One of the great beauties of a forum is that everyone can share their knowledge and experience, and hopefully arrive at a full and complete answer. Unfortunately, an incomplete answer can be dangerous. Thus my wanting to be sure that the full story was out there.



> All I'm saying is that the Hamiltons I've seen that had screw on fronts also also had screw on backs.


American watch movements and cases were almost never made by the same company. Watches and cases were both made to standard sizes. From 1860s on up to the 1920s(and after in some cases), movements and cases were typically selected separately by the customer and united at the time of sale. That's not to mention that in the 100+ since, many movements have been switched around from their original cases. Thus, a watch movement from any make can appear in any style of case.

Swing ring cases were at least somewhat popular on railroad watches from about 1880 to 1910 since they are more dust-tight than cases with multiple joints. It would certainly not be unheard of to find a Hamilton from this period in one of these sort of cases, and in fact I've seen and handled a significant number of them myself.


----------



## billiybop (Feb 22, 2011)

Ben_hutcherson said:


> And I'm sorry to shout, but I've seen pendants ripped off cases as a result of someone trying to unscrew a back that was never meant to unscrew. I only posted as I did lest the OP be in the same situation and end up damaging his watch.
> 
> One of the great beauties of a forum is that everyone can share their knowledge and experience, and hopefully arrive at a full and complete answer. Unfortunately, an incomplete answer can be dangerous. Thus my wanting to be sure that the full story was out there.
> 
> ...


No hard feelings, right? This clears up a lot. Then would you say that the front and back attach the same usually or just sometimes?


----------



## Ben_hutcherson (Aug 27, 2011)

billiybop said:


> No hard feelings, right? This clears up a lot. Then would you say that the front and back attach the same usually or just sometimes?


Right, no hard feelings 

I think it is fair to say that the back and bezel are usually attached the same way, but certainly not always.
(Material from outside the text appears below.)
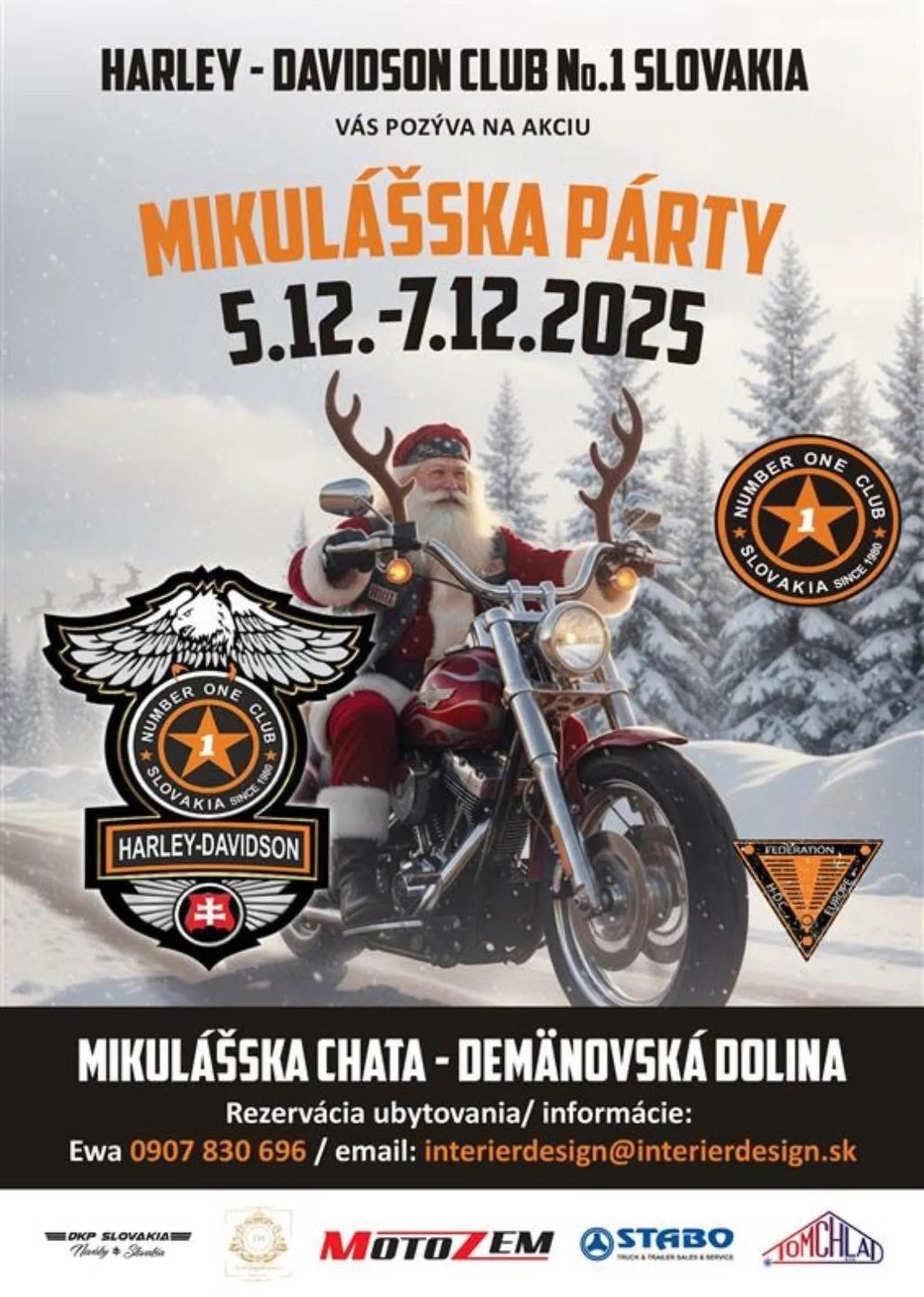 Mikulasska party 2025 13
As I mentioned, many small, thin watches had a hinged back(quite often with a cuvette also) along with a snap-on bezel much as your Illinois. The vast majority of hinged back open face cases, however, also have a hinged bezel. I don't recall seeing an American hunting case that didn't also have a hinged back. Keywind hunting cases for watches that are keyset from the front also have the bezel on a hinge-for a grand total of four hinges on these type of cases.

One interesting combination are the factory cases used for some Illinois Sangamo Specials. These cases had a hinged bezel in combination with a screw back-presumably this was to allow easy access to the set lever.

Somewhere along the way, I've also seen a case meant for a keywind watch which had a screwed bezel with a hinged back, Presumably, this was to allow easy access for winding every day, but made setting(which ideally would only need to be done every few days) a little bit more difficult.


----------



## Ben_hutcherson (Aug 27, 2011)

Here are a couple of photos of a swing ring case-the first showing the bezel removed, revealing the hing at the top and the pry notch at the bottom. The second is with the movement swung out.


----------



## billiybop (Feb 22, 2011)

To the op, original poster, please come back and give us an update. We were just having a copasetic exchange and all friends here.


----------



## Shangas (Mar 16, 2008)

We promise...we don't bite. 

...much. 

We'll be happy to help with whatever questions you have about the watch. 

Age.
Quality.
Construction.
Applications (RR? Non RR for example). 
Care & Feeding.
Use & Misuse. 

The only thing we DO NOT cover is value/worth, because that is impossible to determine online (and most likely, in real life as well).


----------